Valentim serviu uma tigela de sopa de galinha para Bruna e a colocou na frente dela.
— Maninha, já terminamos nossos negócios na Capital. Despeça-se bem de seus amigos na Capital. Depois de amanhã, raramente viremos à Capital.
Ele disse isso de propósito para que Uriel ouvisse.
Bruna agora era a princesinha da família Moraes, não alguém que ele pudesse seduzir facilmente.
Enzo, que estava comendo melão ao lado, finalmente não aguentou mais e olhou para Bruna.
— Você é realmente a filha mais nova desaparecida da família Moraes?
Bruna assentiu.
Enzo continuou a perguntar: — Você vai deixar a Capital amanhã?
Bruna assentiu novamente.
Enzo largou os talheres, a expressão um pouco magoada enquanto olhava para Bruna.

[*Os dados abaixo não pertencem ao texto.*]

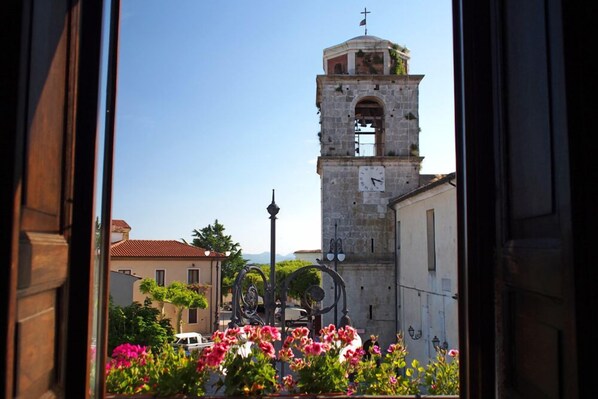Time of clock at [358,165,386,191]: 5:17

— Srta. Ramos, nos conhecemos há tanto tempo, podemos ser considerados amigos, certo? Por que você não me disse que ia embora?
— Ainda não tive tempo.
Enzo apontou para Uriel novamente.
— Então você ainda o levou para um jantar de despedida?
— Que jantar de despedida? Não é como se não fôssemos nos ver novamente.

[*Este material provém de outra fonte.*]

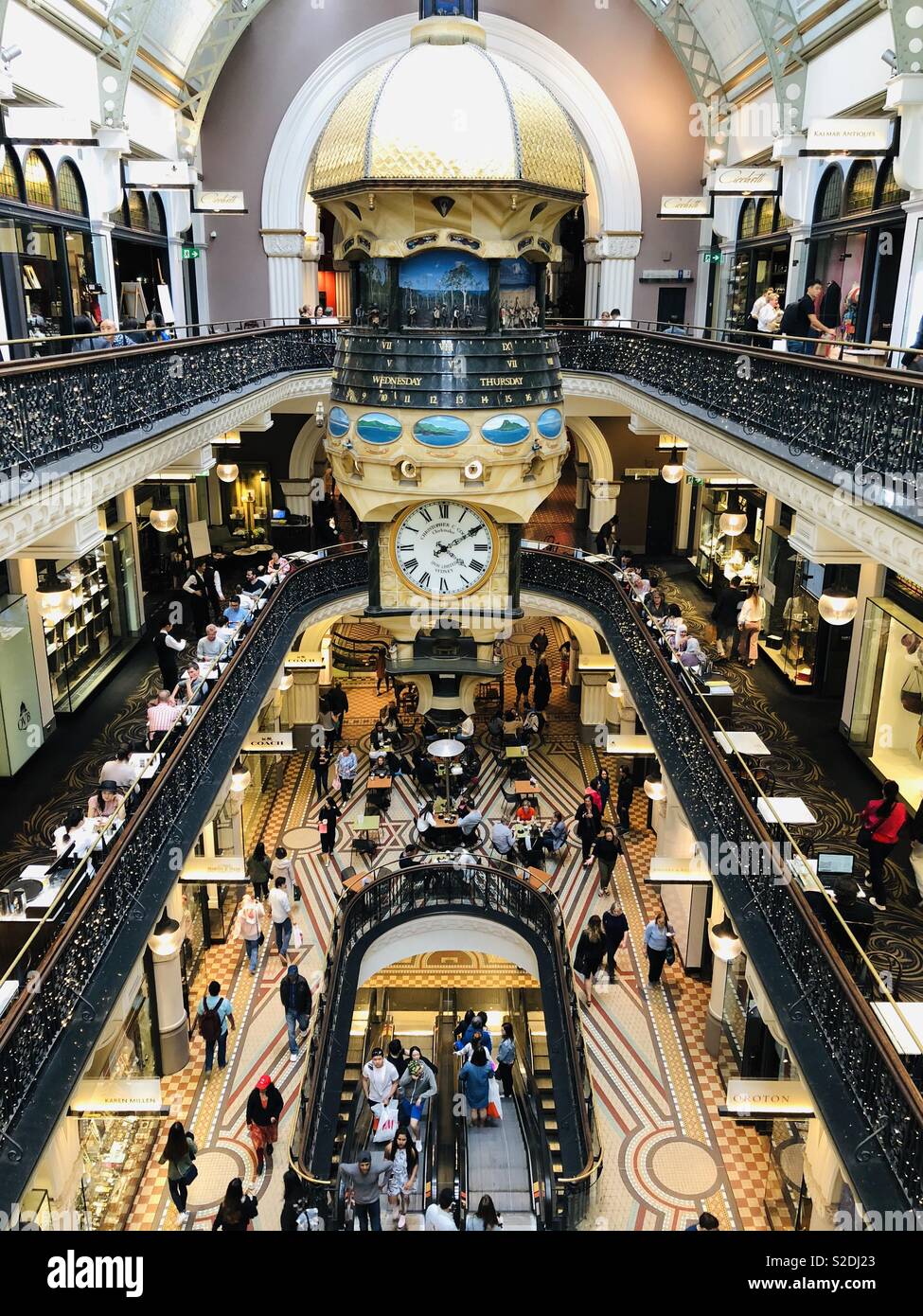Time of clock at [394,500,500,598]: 4:09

Bruna franziu a testa e olhou para Enzo.
Enzo, percebendo que havia falado errado, olhou para o rosto sombrio de Uriel e bateu em sua própria boca.

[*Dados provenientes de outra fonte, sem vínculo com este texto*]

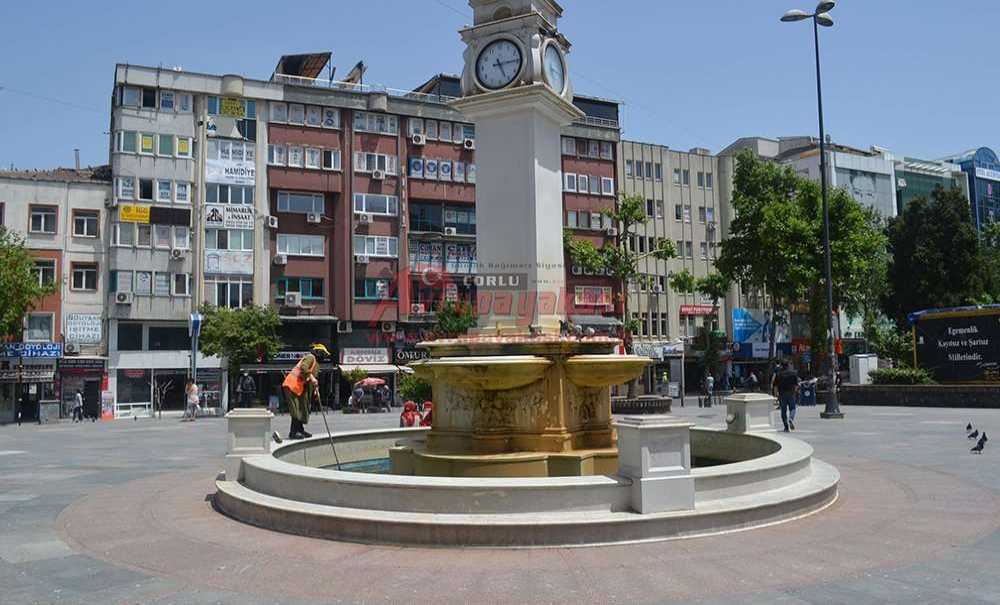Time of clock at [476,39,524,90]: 5:14
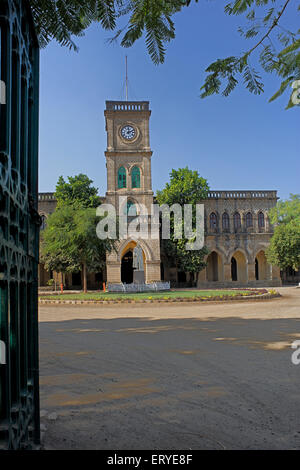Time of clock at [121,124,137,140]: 12:11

— Tudo bem, tudo bem, eu falei errado.
Ele suspirou levemente e olhou para Bruna, brincando.
— Eu ainda estava esperando você entrar na empresa e se tornar nossa designer-chefe. Não esperava que você fosse embora. O que eu e Uriel faremos?
As palavras de Enzo pareceram trazer à tona a atmosfera de despedida que havia sido ignorada por muito tempo.
Bruna sorriu para Enzo.
— Eu ainda continuarei a cooperar com sua empresa no futuro. Depois que eu abrir meu próprio estúdio, ainda precisarei do patrocínio do Sr. Matos.